Allied Mayhem began enhancing live volunteers in limited numbers.  Although this latest generation of enhanced soldiers was very effective in battle, the new process was ultimately deemed unstable and abandoned.  During the many months that AMI scientists spent conquering the cellular regeneration problem, they failed to recognize psychological instability as an even more profound obstacle to the enhancement of live subjects.  The first such subjects who awoke to discover that they were suddenly capable of lifting cars, flying, and projecting powerful force fields all lost their grip on reality and went mad.  AMI researchers ultimately discovered that such a radical shift in world view was simply too much for a conscious human mind to handle.

The solution devised by AMI's head of the Genetic Enhancements Division was to have enhancement subjects “spend fourteen months in a sensory deprivation tank wired into” a virtual reality environment based on a super-hero comic book.  During this time, “the computer's program enables the subject to relive his or her entire life as it might have occurred in the four-color” comic book setting.  In the simulation, the subject acquires enhanced abilities while scientists confers those same enhancements to the subject's physical form.  “Once the process is complete and the subject is removed from sensory deprivation,” we learn, “AMI psychologically reconditions the subject to the real world, though a psychological acceptance of his or her newly acquired abilities lingers on within the individual's subconscious mind alongside a faint memory of his or her virtual life.”

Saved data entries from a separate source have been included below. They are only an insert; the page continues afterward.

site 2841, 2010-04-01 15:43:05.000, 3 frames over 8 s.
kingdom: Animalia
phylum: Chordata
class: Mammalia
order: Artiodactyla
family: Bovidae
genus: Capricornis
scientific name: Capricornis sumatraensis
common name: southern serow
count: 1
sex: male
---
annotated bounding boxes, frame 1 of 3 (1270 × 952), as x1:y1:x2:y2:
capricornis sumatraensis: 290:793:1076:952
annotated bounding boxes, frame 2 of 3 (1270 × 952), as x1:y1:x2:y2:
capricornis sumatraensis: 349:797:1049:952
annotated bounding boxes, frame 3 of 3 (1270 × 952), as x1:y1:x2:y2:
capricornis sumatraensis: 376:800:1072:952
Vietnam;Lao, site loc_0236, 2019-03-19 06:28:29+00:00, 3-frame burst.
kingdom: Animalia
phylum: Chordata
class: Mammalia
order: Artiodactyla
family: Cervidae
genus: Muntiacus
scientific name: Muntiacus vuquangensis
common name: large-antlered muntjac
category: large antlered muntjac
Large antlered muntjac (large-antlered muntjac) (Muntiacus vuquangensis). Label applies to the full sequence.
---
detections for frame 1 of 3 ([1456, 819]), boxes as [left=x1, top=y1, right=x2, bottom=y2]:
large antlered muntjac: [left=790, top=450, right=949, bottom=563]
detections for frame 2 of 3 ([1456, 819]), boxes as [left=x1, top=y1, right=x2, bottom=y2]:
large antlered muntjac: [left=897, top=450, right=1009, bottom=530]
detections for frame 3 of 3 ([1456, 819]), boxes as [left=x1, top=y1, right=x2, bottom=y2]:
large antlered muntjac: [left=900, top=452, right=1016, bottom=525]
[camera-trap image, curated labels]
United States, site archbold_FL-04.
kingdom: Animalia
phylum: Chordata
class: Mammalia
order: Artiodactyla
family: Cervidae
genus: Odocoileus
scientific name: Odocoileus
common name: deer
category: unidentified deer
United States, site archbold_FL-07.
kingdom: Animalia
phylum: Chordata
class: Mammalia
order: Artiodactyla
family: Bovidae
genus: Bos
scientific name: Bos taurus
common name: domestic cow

Important highlights of the world of 2021 include:

  • The second cold war has a hidden impact on society
  • The U.S. government closely monitors its citizens
  • The demand for (military) recruits is high
  • Some forms of popular entertainment are becoming propaganda
  • Unskilled veterans returning to the U.S. often turn to crime
  • Foreign affairs are more complex than ever
  • The wars are changing the very nature of mankind

The player characters are super-powered veterans subject to “all sorts of bigotry and prejudice.”  With regard to these veterans, “most are neurotic, slightly detached from reality, and prone to extreme mood swings.”  Additionally, for some of the veterans, the virtual reality experience instills “a 'comic book' world view and begin to interpret life as a series of struggles between 'heroes' and 'villains.'”  Ultimately, “Given the growing alienation of the lower classes and the current climate of predatory corporate practices, a few such [veterans] look upon AMI and the American government as 'master villains' who have betrayed the American way.”  Such veterans formed the titular Underground activist group.


  1. Huh. I never played/ran Underground back in the day, but this is a pretty good premise for a "supers" RPG, and fairly easy to adapt to other systems (Palladium's Heroes Unlimited, with its head-scratching "psychosis rules" immediately comes to mind). And it invites multiple styles of play: PCs as corporate goons protecting society from returning vets, PCs as delusional vets fighting "the man," PCs as vets trying to infiltrate/stop the Underground, or PCs as non-military folks living in a world full of crazy corporate superfolks with nutso agendas.

    Lots of potential here.

  2. One of the influences was Patt Mills & Kevin O'Neill's Marshall Law.

  3. It’s 2022 and the blog is…?

    1. I regret the unexpected sabbatical.

  4. Hopefully it’s just a sabbatical. I love this blog!